=== Challenge 1 ===
Using the text on C and C++ below, answer these questions:
(a) What name did the man give the first rope?
(b) How many dimensions did the new rope have?
(c) In which two arenas has C++ made huge inroads?

=== Extract to read ===
## begin

Shortening the Rope

Once upon a time, a man was given a rope and was told that it would be useful for many things. That most anything could be done with that rope. And the man tried it out, found some things easy to do – tying a bow, for example – and some things hard – intricate cat’s cradle, for example. He found that he could tie large crab traps together on such a rope and run them out to sea and retrieve them later. But he also learned that having his foot in a coil as the pots were put out could be deadly. He found that heavy items could be hoisted by tying a loop at the end and running the rope over a branch, or, better yet, a pulley. He also found that putting his head through that loop was not a good idea. He decided to name this rope, and he called it “C.”

Then he received a new kind of rope — not three-dimensional, but six-dimensional. This rope could do anything the old rope could do and much more. It was more difficult to comprehend, and the implications of what could be done were not always obvious. And observed behaviors in the three or four standard dimensions might hide unexpected and unobserved behaviors in the fifth or sixth dimension. But it gave him great power to do great things, far beyond what was practical with C, even if he didn’t always know exactly what he was doing. And he named this “C++.”

Of course, C has been the default mainstream programming language for years, on desktops and in embedded. You can do anything in C, which means that one of the easiest things to do is crash the system. The much more elaborate C++ has made huge inroads in the desktop and server arenas, but less so in the embedded realm. First off, C++, when plumbing the full potential of all of the arcane features, can make you feel like you’re on a trip through the looking glass while upside down, spinning, and on acid.* From a more practical standpoint, C++ can have too large a code footprint in memory, can use too much heap memory, and some of its constructs can generate unpredictable results; formal correctness can be hard to prove.

## end

=== Challenge 2 ===
Pull out every line of the data items below that contains the word "meters".

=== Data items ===
## begin

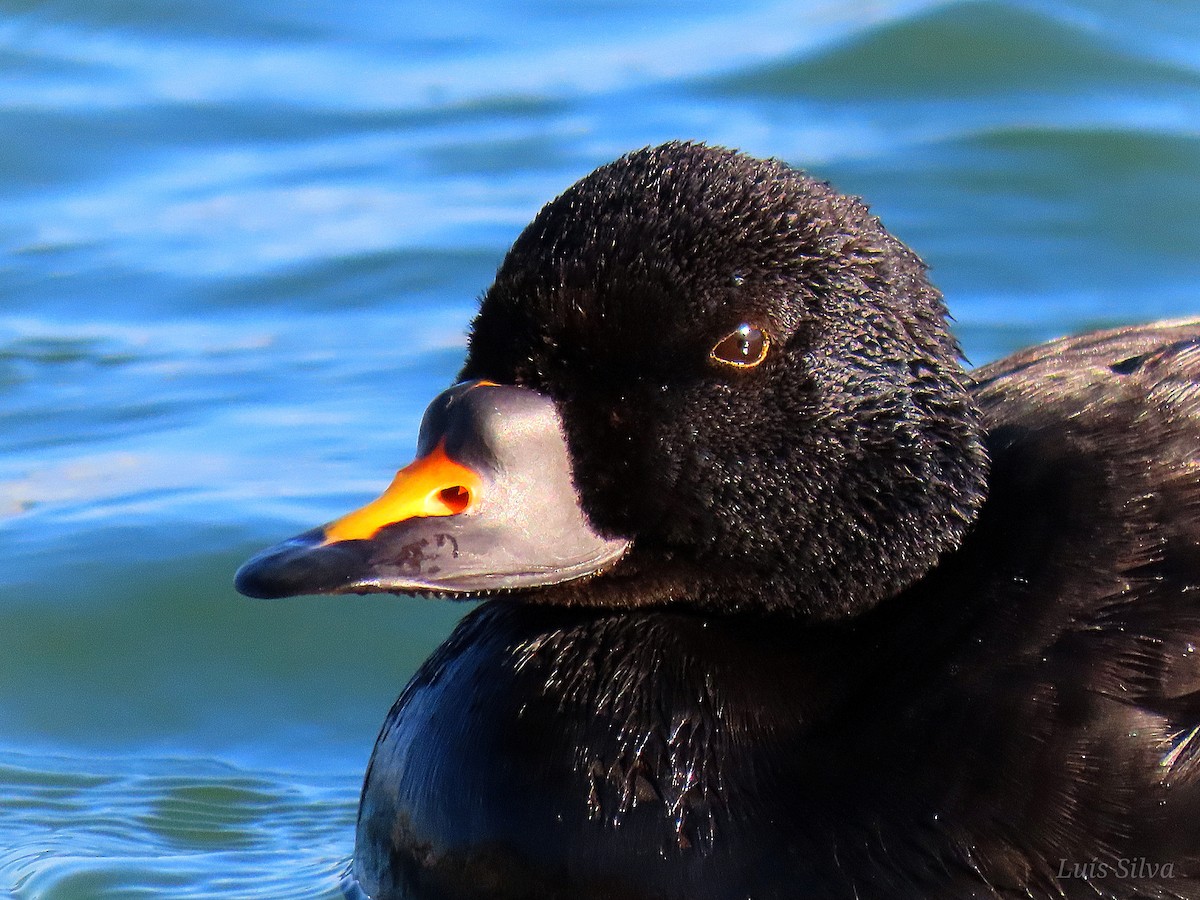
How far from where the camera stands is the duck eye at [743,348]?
3.80 meters

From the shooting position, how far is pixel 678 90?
967cm

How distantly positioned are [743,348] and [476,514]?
0.58 m

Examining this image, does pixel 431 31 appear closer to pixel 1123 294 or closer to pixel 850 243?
pixel 1123 294

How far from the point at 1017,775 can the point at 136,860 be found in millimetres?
2192

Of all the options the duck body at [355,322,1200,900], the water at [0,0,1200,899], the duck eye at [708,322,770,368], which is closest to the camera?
A: the duck body at [355,322,1200,900]

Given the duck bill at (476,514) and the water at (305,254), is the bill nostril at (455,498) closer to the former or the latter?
the duck bill at (476,514)

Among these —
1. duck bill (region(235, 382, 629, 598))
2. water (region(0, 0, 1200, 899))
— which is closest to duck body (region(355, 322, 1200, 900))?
duck bill (region(235, 382, 629, 598))

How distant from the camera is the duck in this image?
368 centimetres

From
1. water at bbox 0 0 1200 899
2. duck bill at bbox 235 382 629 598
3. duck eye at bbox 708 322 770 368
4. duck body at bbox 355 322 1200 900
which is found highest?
water at bbox 0 0 1200 899

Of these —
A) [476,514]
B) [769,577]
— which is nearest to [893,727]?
[769,577]

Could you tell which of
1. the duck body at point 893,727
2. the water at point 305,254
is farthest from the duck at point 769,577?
the water at point 305,254

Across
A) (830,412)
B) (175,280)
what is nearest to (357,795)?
(830,412)

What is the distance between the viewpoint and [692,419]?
3840 millimetres

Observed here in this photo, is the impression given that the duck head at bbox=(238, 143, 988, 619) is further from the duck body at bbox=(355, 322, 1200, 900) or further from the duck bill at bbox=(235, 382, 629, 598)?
the duck body at bbox=(355, 322, 1200, 900)
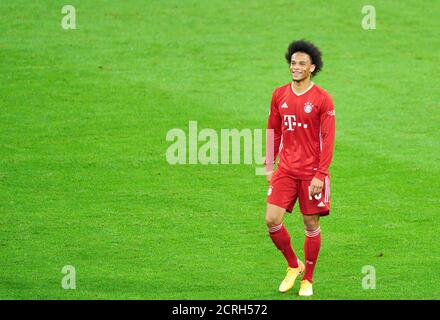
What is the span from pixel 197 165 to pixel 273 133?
4988 mm

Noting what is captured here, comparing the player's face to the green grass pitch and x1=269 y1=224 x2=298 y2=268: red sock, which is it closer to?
x1=269 y1=224 x2=298 y2=268: red sock

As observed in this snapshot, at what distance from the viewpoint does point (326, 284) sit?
11.6m

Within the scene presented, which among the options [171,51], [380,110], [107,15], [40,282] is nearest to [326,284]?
[40,282]

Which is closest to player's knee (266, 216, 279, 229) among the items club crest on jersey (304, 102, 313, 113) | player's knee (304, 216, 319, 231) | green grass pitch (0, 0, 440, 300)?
player's knee (304, 216, 319, 231)

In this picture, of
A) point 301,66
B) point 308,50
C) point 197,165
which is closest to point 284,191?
point 301,66

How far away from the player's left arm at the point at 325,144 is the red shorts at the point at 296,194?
13cm

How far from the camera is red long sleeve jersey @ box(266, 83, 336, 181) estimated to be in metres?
10.8

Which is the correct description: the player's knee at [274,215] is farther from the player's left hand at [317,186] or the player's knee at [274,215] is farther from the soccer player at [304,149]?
the player's left hand at [317,186]

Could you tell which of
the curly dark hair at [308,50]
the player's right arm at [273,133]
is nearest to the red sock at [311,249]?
the player's right arm at [273,133]

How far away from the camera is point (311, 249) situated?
11.2 meters

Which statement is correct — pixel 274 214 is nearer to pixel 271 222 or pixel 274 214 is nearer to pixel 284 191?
pixel 271 222

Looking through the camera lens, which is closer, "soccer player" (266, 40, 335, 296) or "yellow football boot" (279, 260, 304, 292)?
"soccer player" (266, 40, 335, 296)

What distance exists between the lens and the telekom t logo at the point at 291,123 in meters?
10.9

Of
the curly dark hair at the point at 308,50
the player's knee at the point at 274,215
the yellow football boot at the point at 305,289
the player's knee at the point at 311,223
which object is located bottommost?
the yellow football boot at the point at 305,289
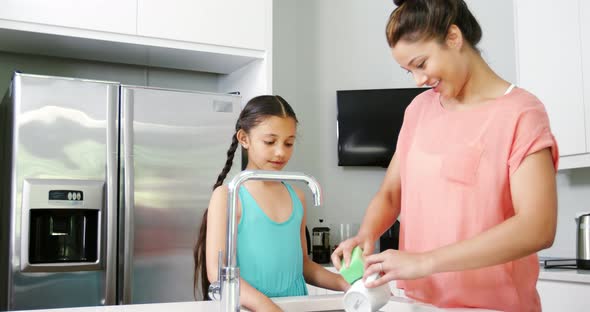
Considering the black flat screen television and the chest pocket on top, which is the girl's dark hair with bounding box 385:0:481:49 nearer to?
the chest pocket on top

## end

=== Problem solution 1 ===
(a) C
(b) Six
(c) The desktop and server arenas

=== Problem solution 2 ===
3.80 meters
11.2 meters
What distance exists between the lens and the telekom t logo at the point at 291,123 in meters?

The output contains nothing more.